>>>>>

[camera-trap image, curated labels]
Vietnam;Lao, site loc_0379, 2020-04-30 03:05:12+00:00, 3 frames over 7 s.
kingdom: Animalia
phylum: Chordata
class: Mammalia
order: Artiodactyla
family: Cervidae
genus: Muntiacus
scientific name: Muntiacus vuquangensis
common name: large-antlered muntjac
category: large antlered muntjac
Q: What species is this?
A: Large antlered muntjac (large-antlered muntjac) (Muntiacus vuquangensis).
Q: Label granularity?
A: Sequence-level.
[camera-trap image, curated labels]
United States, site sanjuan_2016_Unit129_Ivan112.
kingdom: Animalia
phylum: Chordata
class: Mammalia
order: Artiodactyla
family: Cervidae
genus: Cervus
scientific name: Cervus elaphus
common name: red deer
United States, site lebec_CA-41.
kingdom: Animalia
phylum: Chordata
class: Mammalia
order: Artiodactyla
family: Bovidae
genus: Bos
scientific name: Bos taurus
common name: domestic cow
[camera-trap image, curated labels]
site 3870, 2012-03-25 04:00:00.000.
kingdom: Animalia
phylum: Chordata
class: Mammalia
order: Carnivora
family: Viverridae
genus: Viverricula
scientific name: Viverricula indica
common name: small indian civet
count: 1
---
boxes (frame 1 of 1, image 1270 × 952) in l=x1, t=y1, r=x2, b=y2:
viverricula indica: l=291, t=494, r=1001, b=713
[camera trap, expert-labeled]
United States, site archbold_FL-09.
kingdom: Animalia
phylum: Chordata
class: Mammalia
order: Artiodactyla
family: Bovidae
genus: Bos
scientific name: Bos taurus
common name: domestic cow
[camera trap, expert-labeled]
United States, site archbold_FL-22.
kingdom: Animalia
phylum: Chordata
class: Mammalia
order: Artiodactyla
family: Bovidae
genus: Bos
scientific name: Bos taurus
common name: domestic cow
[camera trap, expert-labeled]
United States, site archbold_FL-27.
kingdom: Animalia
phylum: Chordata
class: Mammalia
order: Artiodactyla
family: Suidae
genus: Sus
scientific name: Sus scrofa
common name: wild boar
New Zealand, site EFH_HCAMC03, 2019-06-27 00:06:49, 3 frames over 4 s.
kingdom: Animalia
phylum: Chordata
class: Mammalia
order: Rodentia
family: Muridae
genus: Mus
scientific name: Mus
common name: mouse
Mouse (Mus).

<<<<<

## WHAT IS NEEDED
An exact copy of every entry is required.

## SOLUTION TO THIS PROBLEM
[camera-trap image, curated labels]
Vietnam;Lao, site loc_0379, 2020-04-30 03:05:12+00:00, 3 frames over 7 s.
kingdom: Animalia
phylum: Chordata
class: Mammalia
order: Artiodactyla
family: Cervidae
genus: Muntiacus
scientific name: Muntiacus vuquangensis
common name: large-antlered muntjac
category: large antlered muntjac
Q: What species is this?
A: Large antlered muntjac (large-antlered muntjac) (Muntiacus vuquangensis).
Q: Label granularity?
A: Sequence-level.
[camera-trap image, curated labels]
United States, site sanjuan_2016_Unit129_Ivan112.
kingdom: Animalia
phylum: Chordata
class: Mammalia
order: Artiodactyla
family: Cervidae
genus: Cervus
scientific name: Cervus elaphus
common name: red deer
United States, site lebec_CA-41.
kingdom: Animalia
phylum: Chordata
class: Mammalia
order: Artiodactyla
family: Bovidae
genus: Bos
scientific name: Bos taurus
common name: domestic cow
[camera-trap image, curated labels]
site 3870, 2012-03-25 04:00:00.000.
kingdom: Animalia
phylum: Chordata
class: Mammalia
order: Carnivora
family: Viverridae
genus: Viverricula
scientific name: Viverricula indica
common name: small indian civet
count: 1
---
boxes (frame 1 of 1, image 1270 × 952) in l=x1, t=y1, r=x2, b=y2:
viverricula indica: l=291, t=494, r=1001, b=713
[camera trap, expert-labeled]
United States, site archbold_FL-09.
kingdom: Animalia
phylum: Chordata
class: Mammalia
order: Artiodactyla
family: Bovidae
genus: Bos
scientific name: Bos taurus
common name: domestic cow
[camera trap, expert-labeled]
United States, site archbold_FL-22.
kingdom: Animalia
phylum: Chordata
class: Mammalia
order: Artiodactyla
family: Bovidae
genus: Bos
scientific name: Bos taurus
common name: domestic cow
[camera trap, expert-labeled]
United States, site archbold_FL-27.
kingdom: Animalia
phylum: Chordata
class: Mammalia
order: Artiodactyla
family: Suidae
genus: Sus
scientific name: Sus scrofa
common name: wild boar
New Zealand, site EFH_HCAMC03, 2019-06-27 00:06:49, 3 frames over 4 s.
kingdom: Animalia
phylum: Chordata
class: Mammalia
order: Rodentia
family: Muridae
genus: Mus
scientific name: Mus
common name: mouse
Mouse (Mus).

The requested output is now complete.